Number Theory and Distributed Ledger Technology(Block Chain)
In this lecture, I will discuss about what 'Distributed Ledger Technology' is, application of distributed and the mathematics behind it. In the end, there will be short exercise regarding the technology used to build DLT
Brief History of Ledger
Before we talk about the what is a Distributed Ledger Technology, it is important to talk about what a ledger is and the history of it.
In a nutshell, a ledger is a bookkeeping of transactions, mainly used for accounting purposes. The purpose is to record fiancial related history such as money transactions, exchanges regarding assets and etc that cannot be tampered with. According to https://bitemycoin.com/opinion/ledger-nomics/ first ever recorded ledger was found in Mesopotamia around 5000 BC (roughly 7000 years ago!) It's purpose was to act as centralized bank of recording transactions.
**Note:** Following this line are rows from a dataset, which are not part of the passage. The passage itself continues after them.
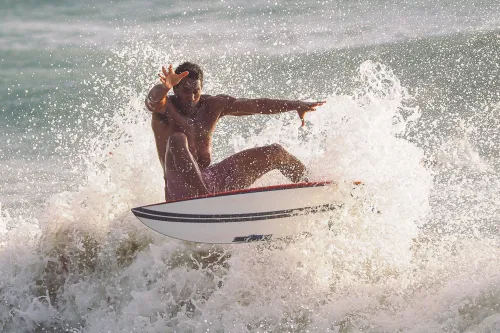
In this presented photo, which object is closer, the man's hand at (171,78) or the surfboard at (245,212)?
the man's hand at (171,78)

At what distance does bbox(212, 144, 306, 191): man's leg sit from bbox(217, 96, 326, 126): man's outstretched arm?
0.95ft

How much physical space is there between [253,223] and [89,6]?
1303 centimetres

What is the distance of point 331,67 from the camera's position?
13.6 m

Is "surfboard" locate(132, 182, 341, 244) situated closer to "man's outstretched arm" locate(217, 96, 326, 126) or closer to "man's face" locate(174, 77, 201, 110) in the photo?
"man's outstretched arm" locate(217, 96, 326, 126)

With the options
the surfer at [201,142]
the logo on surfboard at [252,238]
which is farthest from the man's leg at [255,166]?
the logo on surfboard at [252,238]

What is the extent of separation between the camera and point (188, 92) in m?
5.56

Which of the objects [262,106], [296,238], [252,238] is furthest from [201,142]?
[296,238]

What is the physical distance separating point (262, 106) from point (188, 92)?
57cm

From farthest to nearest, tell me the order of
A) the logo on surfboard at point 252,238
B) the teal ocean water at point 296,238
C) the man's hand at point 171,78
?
the logo on surfboard at point 252,238 → the man's hand at point 171,78 → the teal ocean water at point 296,238

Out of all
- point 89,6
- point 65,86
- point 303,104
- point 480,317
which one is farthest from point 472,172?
point 89,6

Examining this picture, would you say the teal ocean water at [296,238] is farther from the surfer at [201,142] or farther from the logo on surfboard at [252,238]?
the surfer at [201,142]

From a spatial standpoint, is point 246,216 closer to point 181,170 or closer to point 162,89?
point 181,170

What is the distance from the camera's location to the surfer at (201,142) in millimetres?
5406

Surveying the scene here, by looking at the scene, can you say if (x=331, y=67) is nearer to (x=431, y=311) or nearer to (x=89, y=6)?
(x=89, y=6)
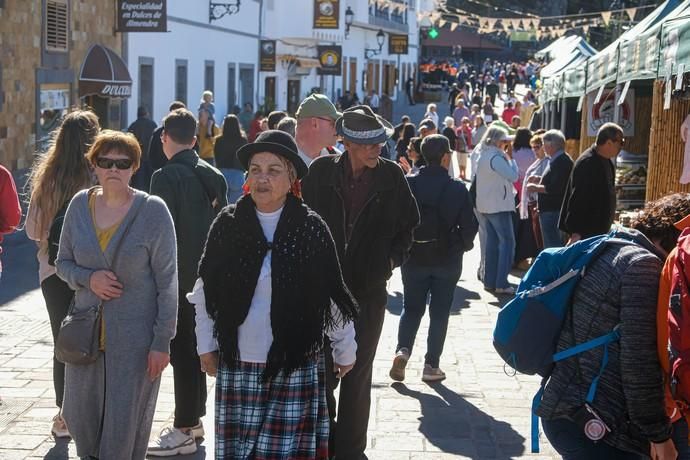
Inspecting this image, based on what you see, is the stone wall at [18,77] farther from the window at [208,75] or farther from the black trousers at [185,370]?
the black trousers at [185,370]

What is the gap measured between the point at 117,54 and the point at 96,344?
19.1m

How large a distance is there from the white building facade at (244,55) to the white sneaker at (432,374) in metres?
17.2

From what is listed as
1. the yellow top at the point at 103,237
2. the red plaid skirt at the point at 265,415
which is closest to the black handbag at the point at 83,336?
the yellow top at the point at 103,237

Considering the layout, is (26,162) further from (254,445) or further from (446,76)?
(446,76)

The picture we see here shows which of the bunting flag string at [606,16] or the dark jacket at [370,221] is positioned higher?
the bunting flag string at [606,16]

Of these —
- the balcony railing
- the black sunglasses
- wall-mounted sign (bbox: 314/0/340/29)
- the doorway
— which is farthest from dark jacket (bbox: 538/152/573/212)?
the balcony railing

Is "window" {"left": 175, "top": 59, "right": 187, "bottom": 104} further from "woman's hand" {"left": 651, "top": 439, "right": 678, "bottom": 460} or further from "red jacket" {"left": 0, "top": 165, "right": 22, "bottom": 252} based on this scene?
"woman's hand" {"left": 651, "top": 439, "right": 678, "bottom": 460}

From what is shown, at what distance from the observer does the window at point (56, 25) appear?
19.9 m

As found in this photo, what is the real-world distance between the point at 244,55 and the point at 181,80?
601 cm

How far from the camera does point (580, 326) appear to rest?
3932mm

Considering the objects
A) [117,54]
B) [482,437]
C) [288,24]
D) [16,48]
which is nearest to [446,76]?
[288,24]

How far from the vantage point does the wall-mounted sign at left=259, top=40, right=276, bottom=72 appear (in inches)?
1371

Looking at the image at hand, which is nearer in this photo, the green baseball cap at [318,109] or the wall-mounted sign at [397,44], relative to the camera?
the green baseball cap at [318,109]

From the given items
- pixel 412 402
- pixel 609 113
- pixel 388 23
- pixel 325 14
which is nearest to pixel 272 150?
pixel 412 402
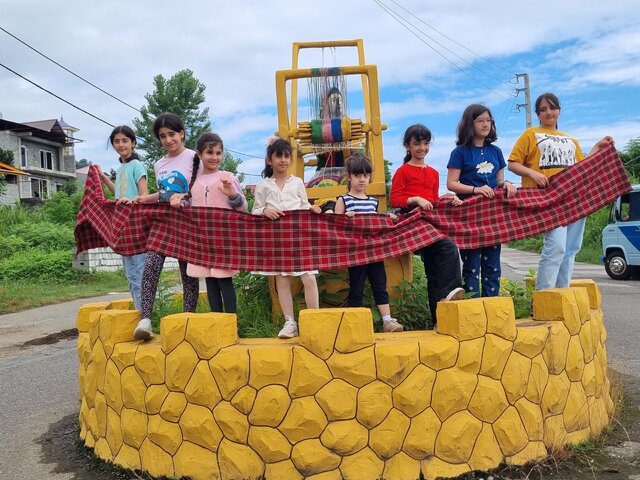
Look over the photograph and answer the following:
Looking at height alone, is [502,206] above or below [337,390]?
above

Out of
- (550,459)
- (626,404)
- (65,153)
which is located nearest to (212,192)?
(550,459)

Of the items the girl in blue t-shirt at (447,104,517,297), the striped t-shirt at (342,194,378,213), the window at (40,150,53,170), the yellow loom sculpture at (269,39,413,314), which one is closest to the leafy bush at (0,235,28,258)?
the yellow loom sculpture at (269,39,413,314)

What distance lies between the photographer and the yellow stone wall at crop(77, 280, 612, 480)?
3047 mm

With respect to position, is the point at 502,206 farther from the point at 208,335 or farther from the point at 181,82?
the point at 181,82

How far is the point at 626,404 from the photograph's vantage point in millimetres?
4402

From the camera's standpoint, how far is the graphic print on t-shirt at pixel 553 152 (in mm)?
4164

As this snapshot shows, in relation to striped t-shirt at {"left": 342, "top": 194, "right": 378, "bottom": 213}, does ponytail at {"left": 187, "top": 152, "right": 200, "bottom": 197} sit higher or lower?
higher

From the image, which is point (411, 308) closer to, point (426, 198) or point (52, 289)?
point (426, 198)

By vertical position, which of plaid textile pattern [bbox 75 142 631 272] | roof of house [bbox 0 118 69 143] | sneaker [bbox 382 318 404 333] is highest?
roof of house [bbox 0 118 69 143]

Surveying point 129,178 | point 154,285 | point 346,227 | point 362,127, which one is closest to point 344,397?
point 346,227

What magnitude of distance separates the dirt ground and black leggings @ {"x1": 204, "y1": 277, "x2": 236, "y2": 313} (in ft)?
3.51

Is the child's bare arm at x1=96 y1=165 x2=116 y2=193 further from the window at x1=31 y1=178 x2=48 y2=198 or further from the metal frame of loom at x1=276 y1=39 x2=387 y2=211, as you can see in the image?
the window at x1=31 y1=178 x2=48 y2=198

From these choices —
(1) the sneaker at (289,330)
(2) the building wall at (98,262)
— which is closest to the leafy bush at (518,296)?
(1) the sneaker at (289,330)

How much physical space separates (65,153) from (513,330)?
46857mm
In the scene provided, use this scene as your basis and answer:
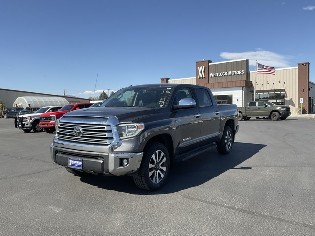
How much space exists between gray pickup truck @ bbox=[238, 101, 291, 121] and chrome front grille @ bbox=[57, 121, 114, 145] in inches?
991

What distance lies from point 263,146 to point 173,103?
5843 millimetres

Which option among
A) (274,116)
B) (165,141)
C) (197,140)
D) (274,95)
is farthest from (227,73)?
(165,141)

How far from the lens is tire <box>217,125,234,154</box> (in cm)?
887

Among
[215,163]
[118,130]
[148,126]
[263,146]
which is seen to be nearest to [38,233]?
[118,130]

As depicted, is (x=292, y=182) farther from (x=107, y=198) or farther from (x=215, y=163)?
(x=107, y=198)

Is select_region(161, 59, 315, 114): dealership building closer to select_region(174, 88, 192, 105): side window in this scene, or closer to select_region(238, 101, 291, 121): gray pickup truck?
select_region(238, 101, 291, 121): gray pickup truck

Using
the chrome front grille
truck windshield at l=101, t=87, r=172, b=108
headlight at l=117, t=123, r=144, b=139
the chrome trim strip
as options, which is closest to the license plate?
the chrome front grille

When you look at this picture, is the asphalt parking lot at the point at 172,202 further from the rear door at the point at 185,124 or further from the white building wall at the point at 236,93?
the white building wall at the point at 236,93

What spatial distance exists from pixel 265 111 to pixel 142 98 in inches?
946

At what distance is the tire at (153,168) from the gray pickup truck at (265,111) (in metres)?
24.2

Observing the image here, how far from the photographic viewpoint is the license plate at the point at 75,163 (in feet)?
17.6

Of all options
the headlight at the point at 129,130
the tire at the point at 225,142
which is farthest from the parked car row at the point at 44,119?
the headlight at the point at 129,130

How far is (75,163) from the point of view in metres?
5.42

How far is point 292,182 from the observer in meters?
6.08
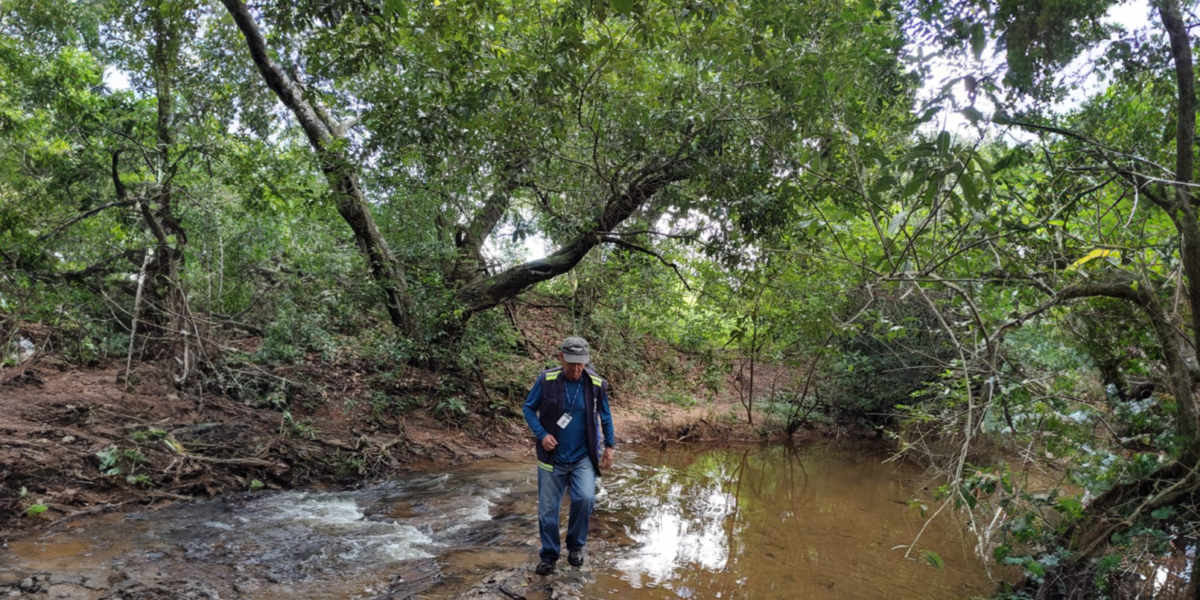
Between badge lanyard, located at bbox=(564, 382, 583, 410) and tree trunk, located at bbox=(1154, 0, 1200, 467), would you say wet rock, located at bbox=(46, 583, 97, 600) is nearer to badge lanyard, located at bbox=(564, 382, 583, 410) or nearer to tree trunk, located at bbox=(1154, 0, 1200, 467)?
badge lanyard, located at bbox=(564, 382, 583, 410)

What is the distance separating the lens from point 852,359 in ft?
41.1

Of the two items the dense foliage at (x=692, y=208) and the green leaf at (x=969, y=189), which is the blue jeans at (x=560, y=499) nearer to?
the dense foliage at (x=692, y=208)

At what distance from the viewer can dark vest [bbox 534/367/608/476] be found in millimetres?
4969

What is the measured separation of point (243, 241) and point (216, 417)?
3.49 m

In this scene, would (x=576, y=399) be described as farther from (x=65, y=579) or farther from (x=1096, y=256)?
(x=65, y=579)

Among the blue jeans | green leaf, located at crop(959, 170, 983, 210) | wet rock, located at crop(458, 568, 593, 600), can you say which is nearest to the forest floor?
wet rock, located at crop(458, 568, 593, 600)

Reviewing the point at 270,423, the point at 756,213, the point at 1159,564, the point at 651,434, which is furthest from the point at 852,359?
the point at 270,423

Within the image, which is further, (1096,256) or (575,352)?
(575,352)

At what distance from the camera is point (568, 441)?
4.96 metres

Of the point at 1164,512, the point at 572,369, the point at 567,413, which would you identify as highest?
the point at 572,369

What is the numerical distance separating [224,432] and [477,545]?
12.9 feet

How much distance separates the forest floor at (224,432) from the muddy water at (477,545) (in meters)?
0.50

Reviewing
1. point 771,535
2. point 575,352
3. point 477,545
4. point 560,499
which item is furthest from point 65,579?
point 771,535

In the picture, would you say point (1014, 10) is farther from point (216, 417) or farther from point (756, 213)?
point (216, 417)
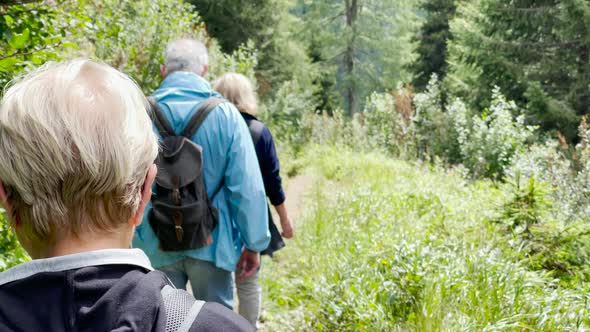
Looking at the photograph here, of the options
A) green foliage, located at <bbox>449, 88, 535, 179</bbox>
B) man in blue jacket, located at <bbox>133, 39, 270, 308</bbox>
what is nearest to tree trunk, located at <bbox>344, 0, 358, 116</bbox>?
green foliage, located at <bbox>449, 88, 535, 179</bbox>

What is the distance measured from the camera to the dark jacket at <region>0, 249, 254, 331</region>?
2.76 ft

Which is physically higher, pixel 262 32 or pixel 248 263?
pixel 248 263

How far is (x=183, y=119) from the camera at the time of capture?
254 cm

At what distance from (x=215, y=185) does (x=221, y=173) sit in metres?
0.07

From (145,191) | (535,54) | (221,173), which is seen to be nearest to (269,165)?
(221,173)

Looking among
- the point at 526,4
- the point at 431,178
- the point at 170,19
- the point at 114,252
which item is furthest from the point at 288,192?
the point at 114,252

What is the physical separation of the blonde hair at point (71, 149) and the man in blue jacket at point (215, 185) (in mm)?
1537

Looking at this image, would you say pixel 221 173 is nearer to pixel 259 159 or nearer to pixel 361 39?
pixel 259 159

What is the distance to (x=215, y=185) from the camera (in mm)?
2625

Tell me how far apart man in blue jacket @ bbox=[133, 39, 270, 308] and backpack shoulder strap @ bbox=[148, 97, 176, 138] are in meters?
0.04

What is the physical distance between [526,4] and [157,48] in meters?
9.10

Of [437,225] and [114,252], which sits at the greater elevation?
[114,252]

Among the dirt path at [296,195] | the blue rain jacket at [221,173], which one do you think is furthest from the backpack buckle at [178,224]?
the dirt path at [296,195]

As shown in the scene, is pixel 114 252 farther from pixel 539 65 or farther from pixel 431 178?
pixel 539 65
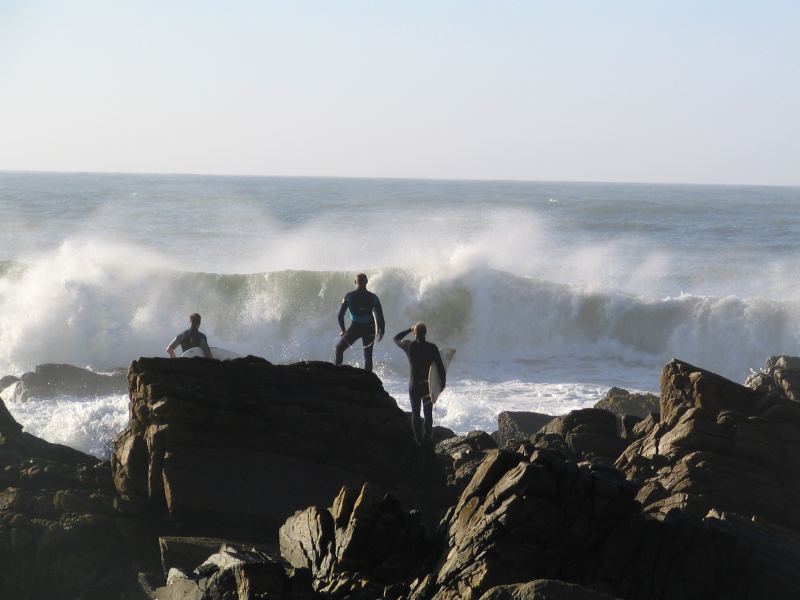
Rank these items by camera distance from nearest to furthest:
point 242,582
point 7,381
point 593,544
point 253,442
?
1. point 242,582
2. point 593,544
3. point 253,442
4. point 7,381

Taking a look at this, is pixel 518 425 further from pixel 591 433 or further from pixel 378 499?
pixel 378 499

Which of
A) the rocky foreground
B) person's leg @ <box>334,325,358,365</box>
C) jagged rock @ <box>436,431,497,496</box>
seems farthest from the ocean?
the rocky foreground

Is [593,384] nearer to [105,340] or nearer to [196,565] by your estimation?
[105,340]

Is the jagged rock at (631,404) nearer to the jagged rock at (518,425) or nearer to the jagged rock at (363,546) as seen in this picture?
the jagged rock at (518,425)

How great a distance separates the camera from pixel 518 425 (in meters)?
15.6

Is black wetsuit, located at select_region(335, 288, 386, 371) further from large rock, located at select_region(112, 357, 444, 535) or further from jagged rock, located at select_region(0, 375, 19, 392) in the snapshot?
jagged rock, located at select_region(0, 375, 19, 392)

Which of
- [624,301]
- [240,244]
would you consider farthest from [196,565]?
[240,244]

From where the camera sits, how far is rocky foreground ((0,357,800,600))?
27.9 feet

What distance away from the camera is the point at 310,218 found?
71312 millimetres

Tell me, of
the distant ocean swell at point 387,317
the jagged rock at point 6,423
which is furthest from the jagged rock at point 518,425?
the distant ocean swell at point 387,317

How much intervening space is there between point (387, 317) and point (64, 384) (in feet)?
44.4

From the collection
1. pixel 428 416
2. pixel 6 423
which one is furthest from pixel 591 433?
pixel 6 423

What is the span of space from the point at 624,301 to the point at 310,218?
41.7 m

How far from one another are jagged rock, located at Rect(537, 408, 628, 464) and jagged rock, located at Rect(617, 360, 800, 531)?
0.82m
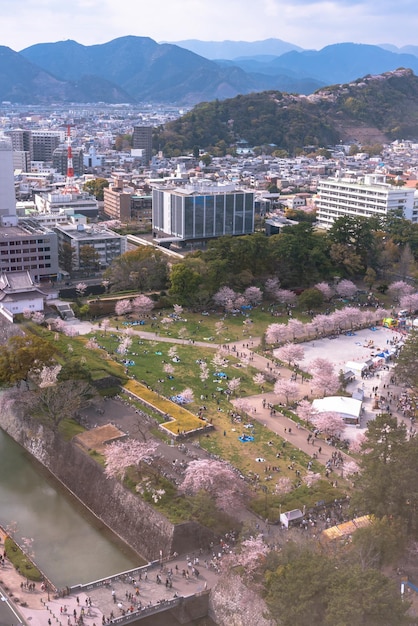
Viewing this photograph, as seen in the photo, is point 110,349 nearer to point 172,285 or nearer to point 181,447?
point 172,285

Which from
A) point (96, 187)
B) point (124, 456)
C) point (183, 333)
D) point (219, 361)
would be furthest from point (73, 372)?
point (96, 187)

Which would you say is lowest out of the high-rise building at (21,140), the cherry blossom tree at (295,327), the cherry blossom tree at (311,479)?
the cherry blossom tree at (311,479)

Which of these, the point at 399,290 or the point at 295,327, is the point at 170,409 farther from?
the point at 399,290

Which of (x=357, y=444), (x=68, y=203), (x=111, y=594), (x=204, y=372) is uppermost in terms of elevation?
(x=68, y=203)

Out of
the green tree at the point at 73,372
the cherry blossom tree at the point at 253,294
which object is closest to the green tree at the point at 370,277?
the cherry blossom tree at the point at 253,294

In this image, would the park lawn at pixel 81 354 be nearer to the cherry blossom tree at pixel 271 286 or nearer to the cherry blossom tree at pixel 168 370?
the cherry blossom tree at pixel 168 370

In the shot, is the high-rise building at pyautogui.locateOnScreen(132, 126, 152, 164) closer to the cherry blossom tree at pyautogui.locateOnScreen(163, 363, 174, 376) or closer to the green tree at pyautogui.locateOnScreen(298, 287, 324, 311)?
the green tree at pyautogui.locateOnScreen(298, 287, 324, 311)
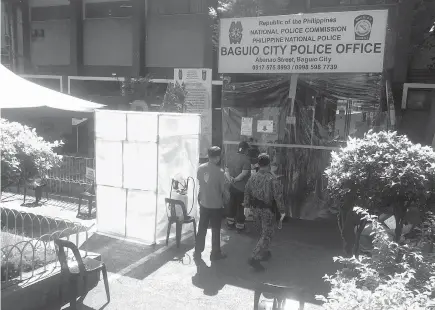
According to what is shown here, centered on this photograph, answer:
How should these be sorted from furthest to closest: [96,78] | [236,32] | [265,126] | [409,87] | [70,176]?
[96,78]
[70,176]
[409,87]
[265,126]
[236,32]

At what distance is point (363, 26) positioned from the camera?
7.84 m

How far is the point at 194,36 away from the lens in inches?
523

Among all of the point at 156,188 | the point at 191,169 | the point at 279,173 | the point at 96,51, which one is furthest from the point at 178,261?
the point at 96,51

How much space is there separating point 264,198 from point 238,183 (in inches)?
84.8

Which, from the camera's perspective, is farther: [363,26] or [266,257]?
[363,26]

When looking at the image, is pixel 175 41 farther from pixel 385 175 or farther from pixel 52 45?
pixel 385 175

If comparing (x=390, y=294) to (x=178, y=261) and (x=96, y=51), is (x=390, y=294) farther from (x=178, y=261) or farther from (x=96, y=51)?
(x=96, y=51)

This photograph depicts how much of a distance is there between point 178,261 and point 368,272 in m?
3.98

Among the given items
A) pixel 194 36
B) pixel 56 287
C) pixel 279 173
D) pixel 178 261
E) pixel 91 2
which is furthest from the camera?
pixel 91 2

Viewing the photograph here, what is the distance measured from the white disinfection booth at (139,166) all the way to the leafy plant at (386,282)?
13.4ft

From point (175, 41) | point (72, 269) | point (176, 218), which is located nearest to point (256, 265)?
point (176, 218)

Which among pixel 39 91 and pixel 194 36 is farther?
pixel 194 36

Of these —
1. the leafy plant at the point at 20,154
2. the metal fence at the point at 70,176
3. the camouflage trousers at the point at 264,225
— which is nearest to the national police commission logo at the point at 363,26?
the camouflage trousers at the point at 264,225

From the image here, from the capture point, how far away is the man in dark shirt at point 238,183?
8.34 meters
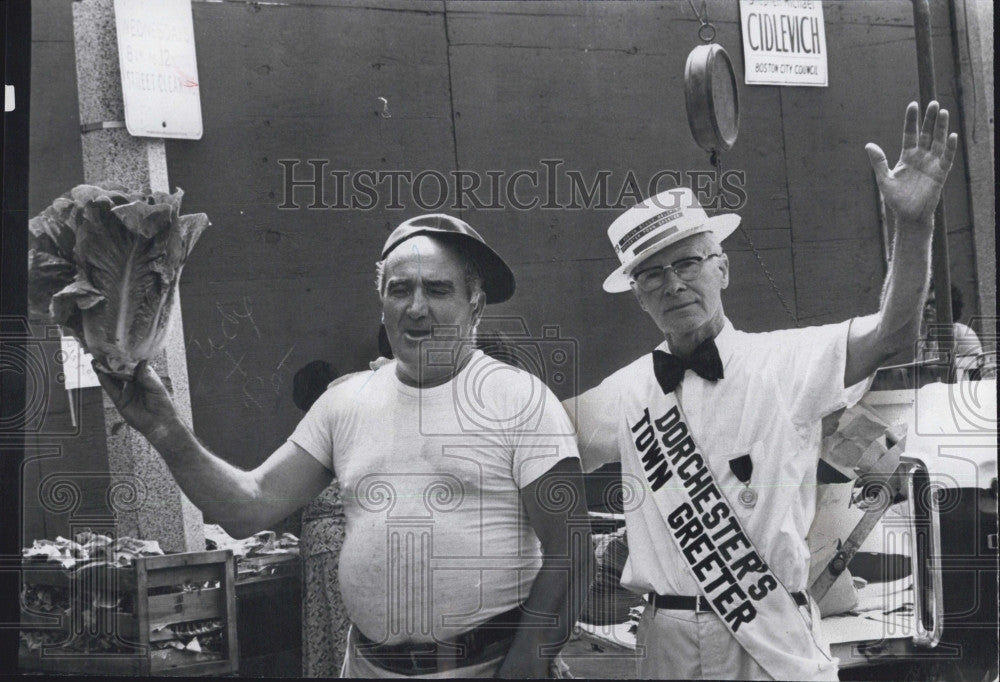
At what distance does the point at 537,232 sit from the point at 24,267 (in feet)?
5.36

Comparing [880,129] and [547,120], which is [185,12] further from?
[880,129]

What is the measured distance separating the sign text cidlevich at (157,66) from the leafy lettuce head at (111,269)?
0.25 meters

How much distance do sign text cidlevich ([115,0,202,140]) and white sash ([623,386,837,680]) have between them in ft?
6.32

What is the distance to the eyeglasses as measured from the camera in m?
3.01

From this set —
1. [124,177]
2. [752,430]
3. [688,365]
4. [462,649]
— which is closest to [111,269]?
[124,177]

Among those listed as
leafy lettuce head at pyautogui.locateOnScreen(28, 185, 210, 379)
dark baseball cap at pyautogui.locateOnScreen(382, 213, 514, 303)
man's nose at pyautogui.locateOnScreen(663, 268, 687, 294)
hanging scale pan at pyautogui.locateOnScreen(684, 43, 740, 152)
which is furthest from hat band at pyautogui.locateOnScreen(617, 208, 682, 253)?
leafy lettuce head at pyautogui.locateOnScreen(28, 185, 210, 379)

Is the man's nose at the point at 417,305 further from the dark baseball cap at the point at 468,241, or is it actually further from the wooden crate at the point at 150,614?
the wooden crate at the point at 150,614

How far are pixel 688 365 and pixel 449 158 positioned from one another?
1.00 meters

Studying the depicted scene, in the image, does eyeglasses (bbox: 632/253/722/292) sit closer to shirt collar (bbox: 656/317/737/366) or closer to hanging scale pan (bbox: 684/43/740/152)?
shirt collar (bbox: 656/317/737/366)

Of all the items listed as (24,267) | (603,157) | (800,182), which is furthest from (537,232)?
(24,267)

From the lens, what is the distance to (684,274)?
9.91 ft

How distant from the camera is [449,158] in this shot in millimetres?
3057

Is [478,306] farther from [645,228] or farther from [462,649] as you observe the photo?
[462,649]

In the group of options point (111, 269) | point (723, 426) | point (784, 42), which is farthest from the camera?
point (784, 42)
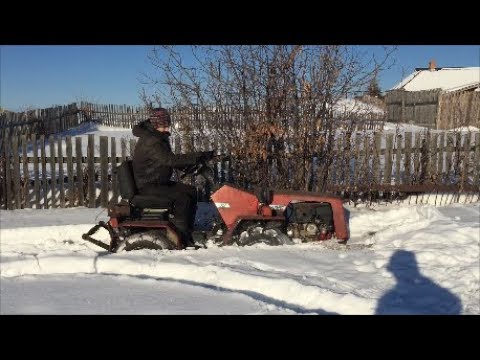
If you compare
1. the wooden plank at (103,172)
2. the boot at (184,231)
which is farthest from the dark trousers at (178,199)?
the wooden plank at (103,172)

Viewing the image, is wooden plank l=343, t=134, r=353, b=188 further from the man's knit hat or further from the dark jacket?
the man's knit hat

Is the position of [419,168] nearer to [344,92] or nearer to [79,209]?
[344,92]

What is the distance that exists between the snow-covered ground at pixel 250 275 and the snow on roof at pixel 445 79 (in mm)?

Decentralization of Data and Blockchain
If you are a customer of a bank, i.e) JP Morgan Chase (where I bank at), J.P Morgan Chase has centralized database that is secured and encrypted that is only available to you. This is a centralized ledger system where a user or a customer goes through the source that they trust in order to access information, disclosed to the public. However, despite security and government backed insurance such as FDIC, there are vulnerabilities to centralized ledgers. According to https://www.businessinsider.com/jpmorgan-hacked-bank-breach-2015-11, in 2014, JP Morgan Chase was a victim of largest theft of customer data in the history of US financial institutions, where data of over 100 million customers were breached and stolen.
With the evolution of internet, this is where decentralization of data/information base comes in. People are not only able to access database regarding informations such as news through online platforms, but people are also able to produce and distribute information. https://www.wikipedia.org/ is a great example of user created and distributed information and content. Emerging of the internet allowed decentralization of the information and database and recording of transaction(ledger) is not exempt from it either.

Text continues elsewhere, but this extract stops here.